(WORK REQUEST): An exact transcription of all the records is required, minus the images.
╭─ SUPPLIED RECORDS
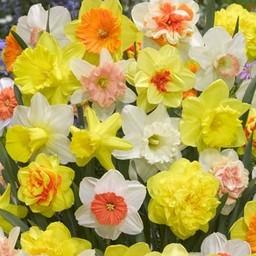miks-narcissov-75-dnej-ot-tulip-store[1]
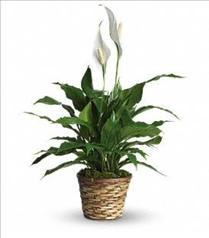 Photo of Simply Elegant Spathiphyllum - Small - T105-1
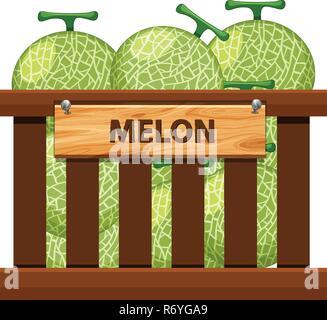 Eine Kiste von Melone Abbildung - Stockfoto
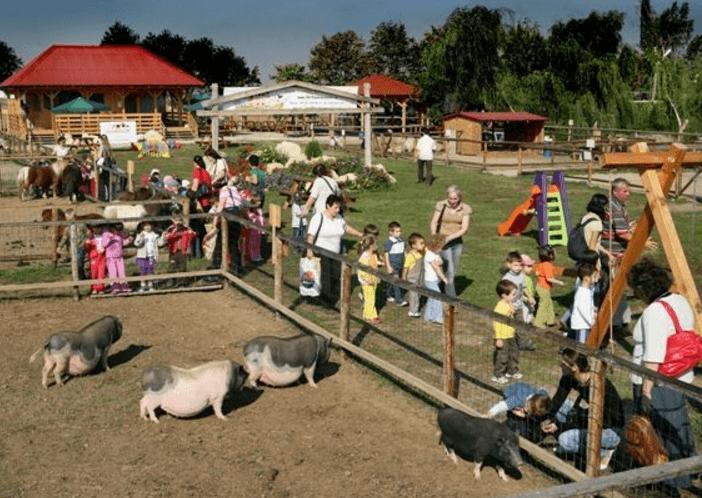 Ferma-Animalelor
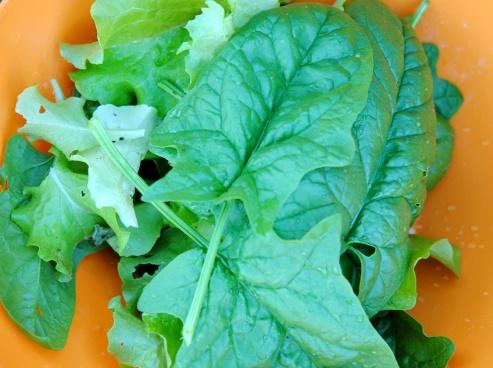 5-2-salad.-2jpg
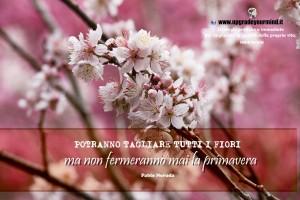Immagini Motivanti - Primavera - UYM
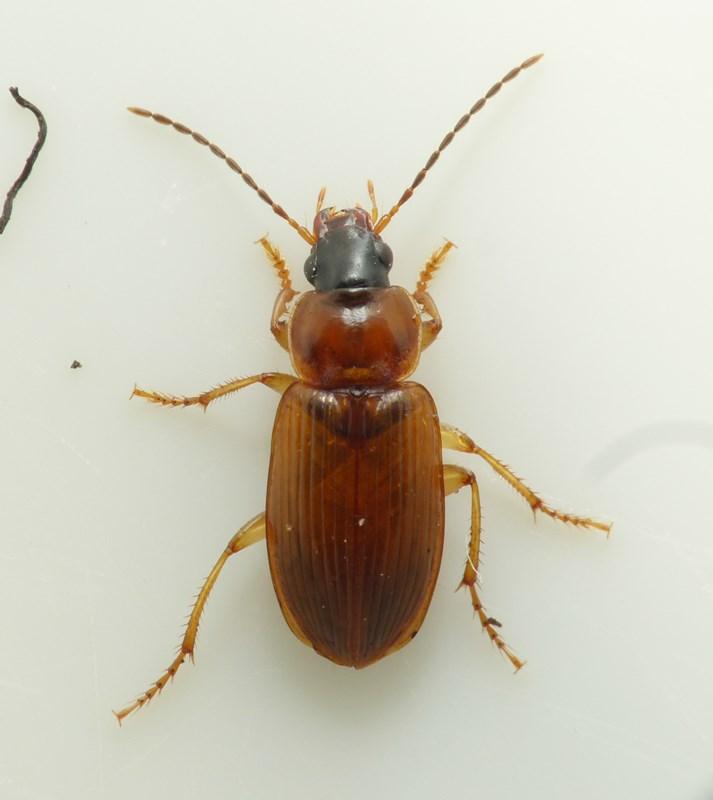 Foto/billede af Lys Damløber (Stenolophus skrimshiranus)
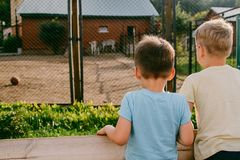 Les enfants regardent les animaux dans le zoo Images stock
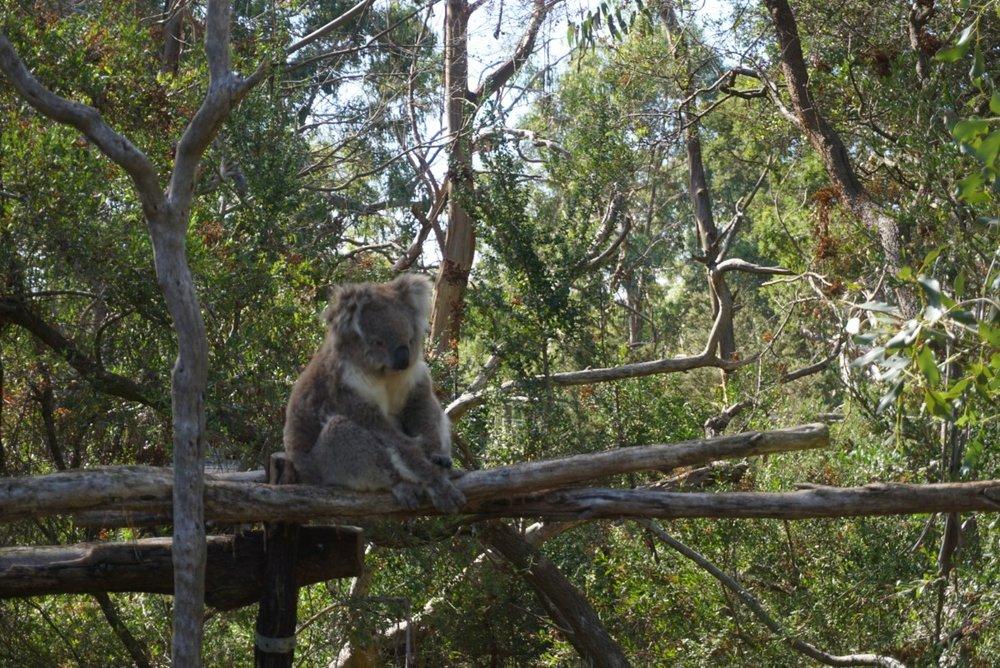 koala5.jpg
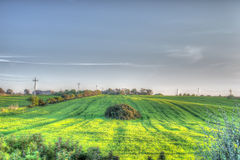 Hdr field Royalty Free Stock Photography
╰─
(TASK RESPONSE):
miks-narcissov-75-dnej-ot-tulip-store[1]
 Photo of Simply Elegant Spathiphyllum - Small - T105-1
 Eine Kiste von Melone Abbildung - Stockfoto
 Ferma-Animalelor
 5-2-salad.-2jpg
Immagini Motivanti - Primavera - UYM
 Foto/billede af Lys Damløber (Stenolophus skrimshiranus)
 Les enfants regardent les animaux dans le zoo Images stock
 koala5.jpg
 Hdr field Royalty Free Stock Photography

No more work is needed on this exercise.